Globo se rende ao Google, ameaça agências e coloca concorrentes em desvantagem

DIVULGAÇÃO/FREEPIK

Um notebook atrás, enquanto o foco é uma mão segurando um celular, no qual a tela mostra a página do Google

Globo e Google fecharam parceria exclusiva que promete beneficiar ambos os lados

GUILHERME RAVACHE

ravache@proton.me

Publicado em 15/4/2021 - 6h45
Atualizado em 15/4/2021 - 19h18

A Globo surpreendeu o mercado ao anunciar, dias atrás, uma grande parceria exclusiva com o Google. Com isso, a emissora carioca ganhará acesso às mais avançadas tecnologias de machine learning, inteligência artificial e nuvem, e também deverá resolver problemas como as constantes quedas do Globoplay.

Por sua vez, o Google, que há anos vê seu negócio de nuvem patinar e ficou para trás da Amazon e da Microsoft, tem a chance de saltar à frente dos rivais em um dos segmentos que mais cresce na área, o streaming. Segundo o Wall Street Journal, a Amazon em 2015 teve uma grande liderança no mercado de nuvem, o que lhe deu a capacidade de obter alguns lucros enquanto ainda investia pesadamente no negócio.

O Google --que ocupa um distante terceiro lugar, atrás da Amazon (AWS) e da Microsoft (Azure)-- está jogando um jogo caro de recuperação. Suas despesas de capital representaram em média 14% da receita nos últimos cinco anos, em comparação com 10% da Amazon e da Microsoft.

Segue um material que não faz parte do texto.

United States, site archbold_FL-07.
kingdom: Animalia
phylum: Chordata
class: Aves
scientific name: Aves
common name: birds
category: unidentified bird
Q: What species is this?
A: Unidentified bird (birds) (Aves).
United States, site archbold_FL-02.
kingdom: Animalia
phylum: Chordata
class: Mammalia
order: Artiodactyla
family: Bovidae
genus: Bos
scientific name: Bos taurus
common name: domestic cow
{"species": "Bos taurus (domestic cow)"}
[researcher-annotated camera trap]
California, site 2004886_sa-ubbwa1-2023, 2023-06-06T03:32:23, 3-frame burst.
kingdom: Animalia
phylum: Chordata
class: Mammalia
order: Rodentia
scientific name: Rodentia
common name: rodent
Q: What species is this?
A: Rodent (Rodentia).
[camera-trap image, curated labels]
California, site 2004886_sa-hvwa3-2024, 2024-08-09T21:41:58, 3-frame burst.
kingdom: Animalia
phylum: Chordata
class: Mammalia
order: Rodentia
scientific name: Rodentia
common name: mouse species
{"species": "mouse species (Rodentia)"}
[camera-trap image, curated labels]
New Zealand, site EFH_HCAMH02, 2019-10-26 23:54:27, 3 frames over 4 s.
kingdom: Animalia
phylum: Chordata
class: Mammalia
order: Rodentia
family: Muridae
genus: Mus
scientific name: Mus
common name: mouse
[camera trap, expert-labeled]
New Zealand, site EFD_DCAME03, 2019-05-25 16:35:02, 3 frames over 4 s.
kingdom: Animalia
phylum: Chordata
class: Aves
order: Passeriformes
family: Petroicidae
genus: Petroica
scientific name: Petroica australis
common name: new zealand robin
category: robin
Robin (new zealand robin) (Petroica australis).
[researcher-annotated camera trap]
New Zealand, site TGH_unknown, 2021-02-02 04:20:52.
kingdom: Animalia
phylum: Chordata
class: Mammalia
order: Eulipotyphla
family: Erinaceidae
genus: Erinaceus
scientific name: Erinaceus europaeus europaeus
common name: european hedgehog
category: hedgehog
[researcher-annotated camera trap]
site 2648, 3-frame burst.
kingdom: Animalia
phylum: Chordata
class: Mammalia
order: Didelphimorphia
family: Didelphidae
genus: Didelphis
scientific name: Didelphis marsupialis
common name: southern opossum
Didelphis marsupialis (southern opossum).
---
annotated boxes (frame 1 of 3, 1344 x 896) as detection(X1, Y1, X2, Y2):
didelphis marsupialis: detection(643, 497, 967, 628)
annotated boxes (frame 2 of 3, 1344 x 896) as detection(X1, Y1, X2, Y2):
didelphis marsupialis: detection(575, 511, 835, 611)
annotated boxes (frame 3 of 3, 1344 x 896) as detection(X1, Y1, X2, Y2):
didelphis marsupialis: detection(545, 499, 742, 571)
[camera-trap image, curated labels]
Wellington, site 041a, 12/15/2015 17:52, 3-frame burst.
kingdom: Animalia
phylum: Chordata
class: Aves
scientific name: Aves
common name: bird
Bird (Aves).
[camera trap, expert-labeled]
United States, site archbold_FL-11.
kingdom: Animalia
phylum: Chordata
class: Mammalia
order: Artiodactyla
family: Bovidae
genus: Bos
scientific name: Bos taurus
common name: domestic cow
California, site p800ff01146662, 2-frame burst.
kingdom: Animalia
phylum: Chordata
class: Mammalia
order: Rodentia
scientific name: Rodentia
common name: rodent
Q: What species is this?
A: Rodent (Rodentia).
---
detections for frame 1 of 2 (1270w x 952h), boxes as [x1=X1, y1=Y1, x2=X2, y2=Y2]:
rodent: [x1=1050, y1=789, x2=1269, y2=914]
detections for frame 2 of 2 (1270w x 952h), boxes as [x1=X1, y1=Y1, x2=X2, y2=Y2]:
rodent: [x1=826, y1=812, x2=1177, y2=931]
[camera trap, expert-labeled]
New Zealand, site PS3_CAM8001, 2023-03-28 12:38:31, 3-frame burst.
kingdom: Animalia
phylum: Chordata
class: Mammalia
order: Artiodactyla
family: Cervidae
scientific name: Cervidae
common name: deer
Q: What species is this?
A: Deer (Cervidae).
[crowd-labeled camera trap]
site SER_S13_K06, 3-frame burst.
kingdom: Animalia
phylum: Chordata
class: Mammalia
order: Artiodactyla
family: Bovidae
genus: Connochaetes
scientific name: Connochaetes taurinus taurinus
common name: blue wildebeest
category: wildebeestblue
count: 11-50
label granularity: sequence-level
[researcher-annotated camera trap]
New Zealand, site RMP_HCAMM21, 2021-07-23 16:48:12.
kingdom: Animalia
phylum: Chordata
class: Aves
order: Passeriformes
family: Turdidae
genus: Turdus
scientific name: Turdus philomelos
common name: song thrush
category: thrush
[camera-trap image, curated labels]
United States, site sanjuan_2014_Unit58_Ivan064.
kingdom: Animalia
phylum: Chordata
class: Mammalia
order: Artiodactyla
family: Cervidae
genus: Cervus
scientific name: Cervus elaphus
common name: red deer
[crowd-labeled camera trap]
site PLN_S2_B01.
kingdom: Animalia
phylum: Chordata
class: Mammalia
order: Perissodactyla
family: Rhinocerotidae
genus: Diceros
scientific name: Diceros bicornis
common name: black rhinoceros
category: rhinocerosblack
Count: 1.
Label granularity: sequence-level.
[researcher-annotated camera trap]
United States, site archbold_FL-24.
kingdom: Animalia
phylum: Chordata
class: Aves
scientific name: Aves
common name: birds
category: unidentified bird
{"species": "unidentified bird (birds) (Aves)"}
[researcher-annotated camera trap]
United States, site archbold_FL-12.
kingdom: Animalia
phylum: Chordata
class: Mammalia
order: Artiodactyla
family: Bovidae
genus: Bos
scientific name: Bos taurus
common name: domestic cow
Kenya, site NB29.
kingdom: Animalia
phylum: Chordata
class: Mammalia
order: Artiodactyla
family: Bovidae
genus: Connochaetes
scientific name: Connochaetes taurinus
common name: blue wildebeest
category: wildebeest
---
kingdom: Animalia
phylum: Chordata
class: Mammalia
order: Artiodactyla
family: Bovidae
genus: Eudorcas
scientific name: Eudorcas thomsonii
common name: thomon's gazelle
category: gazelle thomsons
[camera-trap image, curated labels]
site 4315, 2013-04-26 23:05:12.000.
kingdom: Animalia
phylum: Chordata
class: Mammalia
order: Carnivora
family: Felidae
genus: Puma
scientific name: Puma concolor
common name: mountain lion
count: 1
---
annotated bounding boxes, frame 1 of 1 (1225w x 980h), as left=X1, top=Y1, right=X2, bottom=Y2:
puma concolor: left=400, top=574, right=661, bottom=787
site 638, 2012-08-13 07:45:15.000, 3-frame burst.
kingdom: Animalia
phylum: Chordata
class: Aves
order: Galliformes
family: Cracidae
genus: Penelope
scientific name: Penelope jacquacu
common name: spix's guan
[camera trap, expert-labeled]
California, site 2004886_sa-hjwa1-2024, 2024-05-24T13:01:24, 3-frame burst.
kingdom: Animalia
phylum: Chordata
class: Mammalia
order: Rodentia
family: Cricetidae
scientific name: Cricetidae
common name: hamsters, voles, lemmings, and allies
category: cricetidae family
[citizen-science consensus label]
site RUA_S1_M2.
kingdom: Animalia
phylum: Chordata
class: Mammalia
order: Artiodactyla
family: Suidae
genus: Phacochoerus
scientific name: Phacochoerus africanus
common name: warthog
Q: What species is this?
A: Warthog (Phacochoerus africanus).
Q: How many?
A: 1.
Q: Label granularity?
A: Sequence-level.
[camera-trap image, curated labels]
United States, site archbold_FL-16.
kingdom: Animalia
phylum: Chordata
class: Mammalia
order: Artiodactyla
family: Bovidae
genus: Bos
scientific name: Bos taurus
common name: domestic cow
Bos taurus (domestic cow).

A Microsoft não informa as vendas do Azure separadamente, mas são claramente muito maiores. A receita da Intelligence Cloud sozinha foi de US$ 15 bilhões no último trimestre. Na AWS, a receita cresceu quase 29% no ano passado, para US$ 45 bilhões.

Ao falar sobre o negócio de nuvem do Google, a diretora financeira da empresa, Ruth Porat, disse na última teleconferência sobre lucros que "pretende manter um alto nível de investimento, dada a oportunidade que vê".

Então, trazer para o Google a Globo, que se tornará seu maior cliente de nuvem da América Latina, pode ter sido um grande investimento, possivelmente com preço abaixo da média do mercado.

reprodução/youtube

Globo anunciou a nova parceria

A parceria ainda permitirá ao Google desenvolver know-how para concorrer com a Amazon, que já atende os maiores streamings do mundo, Prime Video, Netflix e Disney+. Vale lembrar que o streaming também concorre com o YouTube, empresa do Google.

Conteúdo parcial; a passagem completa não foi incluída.